The findings came from a controlled survey of women in the African country of Malawi, which has the highest rate of preterm births in the world.
The trial was based on previous studies that revealed a direct correlation between poor oral health and preterm birth. The chewing gum given to the women contained xylitol, a chemical that can improve oral health, instead of regular sugar. Of the women who chewed this gum, only 12.6 percent or 549 of 4,349 pregnancies were born prematurely. In comparison, the group that did not receive gum saw 878 preterm births out of a total of 5321 pregnancies.
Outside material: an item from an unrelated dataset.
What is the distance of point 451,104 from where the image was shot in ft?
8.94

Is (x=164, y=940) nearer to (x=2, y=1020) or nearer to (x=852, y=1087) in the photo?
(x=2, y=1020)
To conduct the study, the researchers enrolled more than 10,000 women at eight centers in Malawi before they became pregnant or in early pregnancy. As part of the trial, the women first received personalized information about pregnancy, ways to prevent preterm birth and improve oral health. After this, half of the women were given special gums.
Kim Boggess, a maternal-fetal medicine expert at the University of North Carolina School of Medicine and a study participant, said the findings were encouraging and a positive step in tackling the complex problem in areas with few resources, Science News reported.
Aside from this 24 percent drop in preterm births, gum consumption has also helped reduce the risk of oral disease and improve oral health.
Premature birth is one of the leading causes of infant mortality and serious health problems in children under the age of 5. According to the WHO, nearly 1 million children die each year from complications of preterm birth.